I have watched this movie probably 30 times, and it always makes me laugh out loud. There are so many great lines in Private Benjamin, but the one that is most vivid to me even now is said during the scene where Judy’s failed attempt to escape from basic training has brought punishment upon her entire platoon. As they march in a circle in the pouring rain weighted down with gear, Judy is whining about wanting to go out to lunch and wear sandals again. One of the girls snaps and turns to Judy and says she’s never met anyone as insensitive as her. Judy is aghast at this charge and denies it by saying, “I never go to someone’s home empty-handed!” I remember thinking, That’s a pretty good rule. I try to live by these words.

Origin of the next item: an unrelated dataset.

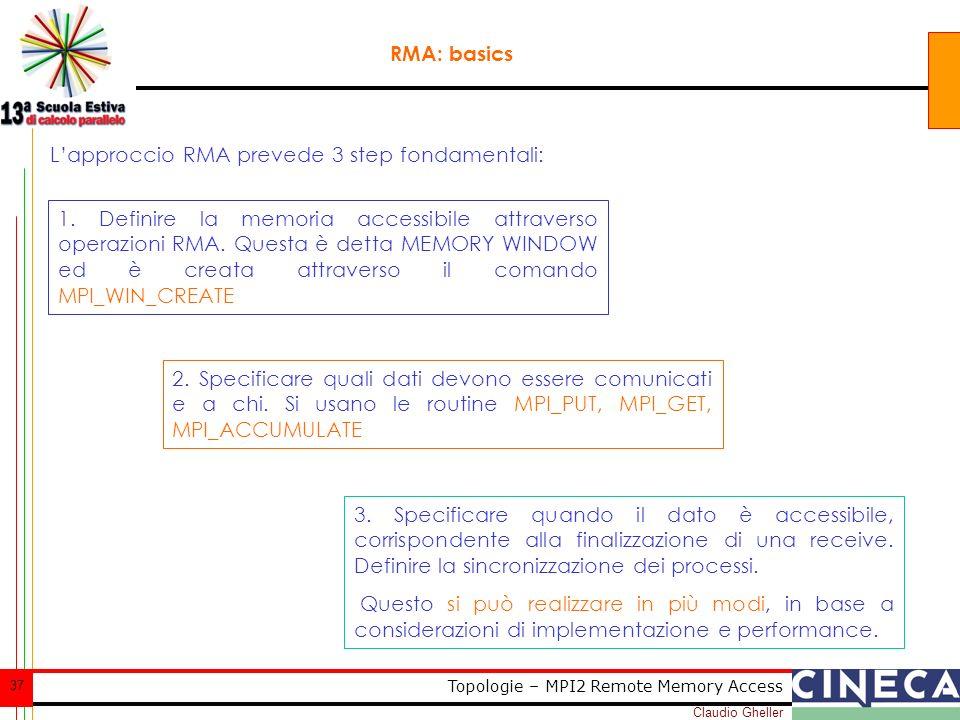 Claudio Gheller 37 Topologie – MPI2 Remote Memory Access RMA: basics Lapproccio RMA prevede 3 step fondamentali: 1. Definire la memoria accessibile at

Whenever I visit anyone, I always make sure I have some kind of something with me—usually something I’ve baked. If baked goods aren’t appropriate (the only instance I can think of is when someone is on a diet), flowers suffice. Barring this anomaly, I usually show up with cookies, cupcakes or muffins in hand.
I sometimes use girlfriend gatherings to try out a recipe I’ve been mulling over but haven’t yet written or attempted. I made these carrot-coconut muffins to bring to a friend’s one day. We had not seen each other in a long time, and I wanted to bring her something sweet. I also wanted to see what she thought of a gluten-free muffin, since I was pretty sure she had not had many of them. She—and her kids—dug the muffins, so it was a swell visit on all levels.
Judy Benjamin also realized the importance of having girlfriends, and the relationships she develops with the other girls in basic are probably the only true female friendships she’s ever had. While I can guess she probably never made anyone homemade muffins, I know she put a lot of thought into choosing just the right gift to bring to a friend’s house. And if Judy did wind up bringing something sweet, it would definitely be from the bakery—and be fat-free. Not that there’s anything wrong with that.
Makes a dozen muffins
These are excellent at breakfast or tea time. I prefer unsweetened coconut, but if you have sweetened in the cupboard, go ahead and use that. Blanched almond flour makes for a more cakey muffin, so I really recommend using blanched rather than regular old almond meal.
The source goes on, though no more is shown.